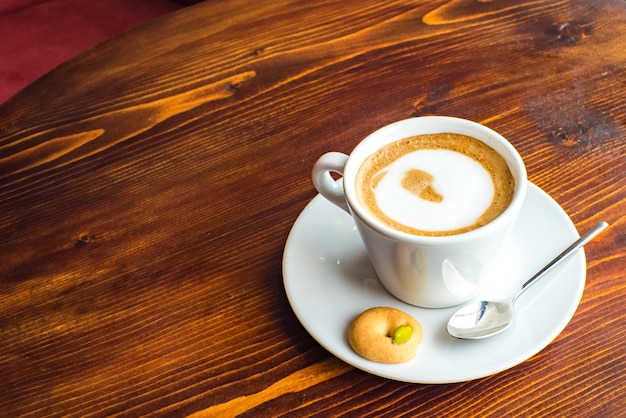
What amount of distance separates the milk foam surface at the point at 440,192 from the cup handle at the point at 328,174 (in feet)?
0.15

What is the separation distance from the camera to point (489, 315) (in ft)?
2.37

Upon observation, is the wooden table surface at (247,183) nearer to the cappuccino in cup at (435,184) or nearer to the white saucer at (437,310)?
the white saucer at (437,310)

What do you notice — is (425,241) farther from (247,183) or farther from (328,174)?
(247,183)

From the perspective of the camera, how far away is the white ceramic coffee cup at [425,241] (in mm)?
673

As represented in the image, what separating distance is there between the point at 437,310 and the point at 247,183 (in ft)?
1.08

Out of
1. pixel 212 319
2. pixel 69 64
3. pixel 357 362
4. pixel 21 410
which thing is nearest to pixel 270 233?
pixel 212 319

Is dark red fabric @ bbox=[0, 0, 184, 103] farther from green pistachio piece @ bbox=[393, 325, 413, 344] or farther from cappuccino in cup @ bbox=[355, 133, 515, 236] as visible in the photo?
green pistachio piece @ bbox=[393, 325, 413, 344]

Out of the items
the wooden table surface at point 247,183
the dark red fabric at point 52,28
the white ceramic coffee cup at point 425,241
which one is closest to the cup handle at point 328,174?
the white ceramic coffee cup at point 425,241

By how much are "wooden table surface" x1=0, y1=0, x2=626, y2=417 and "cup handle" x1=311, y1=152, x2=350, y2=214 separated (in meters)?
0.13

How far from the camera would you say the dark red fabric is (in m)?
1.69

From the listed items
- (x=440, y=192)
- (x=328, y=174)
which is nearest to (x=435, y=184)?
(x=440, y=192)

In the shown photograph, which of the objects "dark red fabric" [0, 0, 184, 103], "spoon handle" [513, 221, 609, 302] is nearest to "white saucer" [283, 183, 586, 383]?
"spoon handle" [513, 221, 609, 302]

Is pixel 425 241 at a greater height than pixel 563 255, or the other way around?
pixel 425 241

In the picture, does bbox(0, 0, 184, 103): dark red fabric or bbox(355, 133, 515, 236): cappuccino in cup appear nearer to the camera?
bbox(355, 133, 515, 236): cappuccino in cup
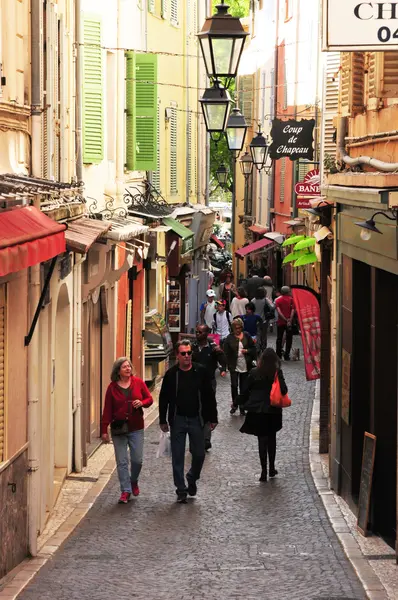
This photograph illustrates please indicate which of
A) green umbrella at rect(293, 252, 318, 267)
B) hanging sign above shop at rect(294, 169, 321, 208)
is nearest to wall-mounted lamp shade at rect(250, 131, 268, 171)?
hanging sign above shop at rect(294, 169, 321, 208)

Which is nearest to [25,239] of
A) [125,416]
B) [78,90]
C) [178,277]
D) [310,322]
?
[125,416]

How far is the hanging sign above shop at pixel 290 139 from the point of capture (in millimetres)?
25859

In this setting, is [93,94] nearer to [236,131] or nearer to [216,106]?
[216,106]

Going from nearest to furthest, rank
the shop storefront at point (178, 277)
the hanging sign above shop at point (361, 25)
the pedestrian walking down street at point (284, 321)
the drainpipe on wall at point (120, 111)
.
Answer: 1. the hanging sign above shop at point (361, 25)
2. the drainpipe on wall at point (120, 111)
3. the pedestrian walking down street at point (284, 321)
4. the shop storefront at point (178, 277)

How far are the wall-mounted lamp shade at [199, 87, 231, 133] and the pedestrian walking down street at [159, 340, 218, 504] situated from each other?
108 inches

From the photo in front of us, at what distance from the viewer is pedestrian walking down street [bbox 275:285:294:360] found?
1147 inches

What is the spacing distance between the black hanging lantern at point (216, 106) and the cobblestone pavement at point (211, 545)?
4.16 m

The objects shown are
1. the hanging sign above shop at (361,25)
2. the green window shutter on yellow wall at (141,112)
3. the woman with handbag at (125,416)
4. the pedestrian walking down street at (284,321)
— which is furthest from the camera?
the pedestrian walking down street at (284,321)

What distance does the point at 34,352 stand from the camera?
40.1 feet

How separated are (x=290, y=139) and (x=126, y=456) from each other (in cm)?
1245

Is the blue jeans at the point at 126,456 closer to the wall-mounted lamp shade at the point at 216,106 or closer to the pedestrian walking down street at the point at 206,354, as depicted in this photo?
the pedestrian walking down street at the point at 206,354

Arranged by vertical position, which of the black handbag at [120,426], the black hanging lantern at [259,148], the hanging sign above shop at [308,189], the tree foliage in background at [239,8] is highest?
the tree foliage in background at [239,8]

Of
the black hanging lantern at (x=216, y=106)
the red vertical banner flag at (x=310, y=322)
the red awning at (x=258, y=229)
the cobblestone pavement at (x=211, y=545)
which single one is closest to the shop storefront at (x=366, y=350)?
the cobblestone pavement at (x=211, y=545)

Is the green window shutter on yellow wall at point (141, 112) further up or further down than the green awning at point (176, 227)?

__________

Exercise requirements:
Rewrite all of the entries above, putting "wall sconce shade" wherever "wall-mounted lamp shade" appears and keeping everything else the same. Leave the pictures out of your answer.

Response below:
What amount of distance separates the milk foam surface at the point at 440,192 from the cup handle at the point at 328,174 (in feet)?
0.15

What is the separation distance from the camera to point (489, 315) (in ft)?
2.37

Upon observation, is the wooden table surface at (247,183) nearer to the cappuccino in cup at (435,184) or nearer to the white saucer at (437,310)?
the white saucer at (437,310)

What do you notice — is (425,241) farther from (247,183) or farther from (328,174)?
(247,183)

From the perspective of the camera, how far away is the white ceramic coffee cup at [425,241] (in mm)?
673

As represented in the image, what separating distance is there between the point at 437,310 and the point at 247,183 (in ft)?
1.08

Out of
1. pixel 212 319
2. pixel 69 64
3. pixel 357 362
4. pixel 21 410
which thing is nearest to pixel 270 233?
pixel 212 319

Is dark red fabric @ bbox=[0, 0, 184, 103] farther from green pistachio piece @ bbox=[393, 325, 413, 344] or farther from cappuccino in cup @ bbox=[355, 133, 515, 236] as visible in the photo?
green pistachio piece @ bbox=[393, 325, 413, 344]

Out of the items
the wooden table surface at point 247,183
the dark red fabric at point 52,28
the white ceramic coffee cup at point 425,241
which one is closest to the cup handle at point 328,174?
the white ceramic coffee cup at point 425,241

By how much are "wooden table surface" x1=0, y1=0, x2=626, y2=417 and "cup handle" x1=311, y1=152, x2=350, y2=214 separated (in meters)?
0.13

How far from the camera would you say the dark red fabric is (in m)?
1.69

From the listed items
- (x=440, y=192)
- (x=328, y=174)
which is nearest to (x=435, y=184)?
(x=440, y=192)

In the shown photograph, which of the objects "dark red fabric" [0, 0, 184, 103], "spoon handle" [513, 221, 609, 302] is nearest to "white saucer" [283, 183, 586, 383]?
"spoon handle" [513, 221, 609, 302]

Is pixel 425 241 at a greater height than pixel 563 255, or the other way around?
pixel 425 241

In the picture, does bbox(0, 0, 184, 103): dark red fabric or bbox(355, 133, 515, 236): cappuccino in cup appear nearer to the camera?
bbox(355, 133, 515, 236): cappuccino in cup
This photograph illustrates please indicate which of
A) green umbrella at rect(293, 252, 318, 267)
B) hanging sign above shop at rect(294, 169, 321, 208)
is nearest to wall sconce shade at rect(250, 131, 268, 171)?
hanging sign above shop at rect(294, 169, 321, 208)

Which is nearest to [25,239] of
A) [125,416]
B) [78,90]
C) [178,277]
D) [310,322]
?
[125,416]

How far is the hanging sign above shop at pixel 290 139 from the point of capture (in millimetres)?
25859

In this setting, is [93,94] nearer to [236,131] or nearer to [216,106]?
[216,106]

Going from nearest to furthest, rank
the shop storefront at point (178, 277)
the hanging sign above shop at point (361, 25)
the pedestrian walking down street at point (284, 321)
the drainpipe on wall at point (120, 111)
.
Answer: 1. the hanging sign above shop at point (361, 25)
2. the drainpipe on wall at point (120, 111)
3. the pedestrian walking down street at point (284, 321)
4. the shop storefront at point (178, 277)

How far are the wall sconce shade at [199, 87, 231, 133] and the pedestrian walking down street at [159, 340, 218, 504] situated from each other?
108 inches

From the photo in front of us, at what distance from the viewer is pedestrian walking down street [bbox 275:285:294:360] found?
1147 inches

What is the spacing distance between the black hanging lantern at point (216, 106) and the cobblestone pavement at point (211, 545)?
4.16 m

The objects shown are
1. the hanging sign above shop at (361,25)
2. the green window shutter on yellow wall at (141,112)
3. the woman with handbag at (125,416)
4. the pedestrian walking down street at (284,321)
— which is furthest from the camera?
the pedestrian walking down street at (284,321)

What distance does the point at 34,352 stand from the camera?
40.1 feet

How separated are (x=290, y=139) and (x=126, y=456) from each other (in cm)?
1245

Is the blue jeans at the point at 126,456 closer to the wall sconce shade at the point at 216,106 or closer to the pedestrian walking down street at the point at 206,354, as depicted in this photo?
the pedestrian walking down street at the point at 206,354

Arranged by vertical position, which of the black handbag at [120,426], the black hanging lantern at [259,148], the hanging sign above shop at [308,189], the tree foliage in background at [239,8] is highest?
the tree foliage in background at [239,8]

Of
the black hanging lantern at (x=216, y=106)
the red vertical banner flag at (x=310, y=322)
the red awning at (x=258, y=229)
the cobblestone pavement at (x=211, y=545)
which single one is closest to the shop storefront at (x=366, y=350)?
the cobblestone pavement at (x=211, y=545)

Is the green window shutter on yellow wall at point (141, 112) further up or further down than the green awning at point (176, 227)?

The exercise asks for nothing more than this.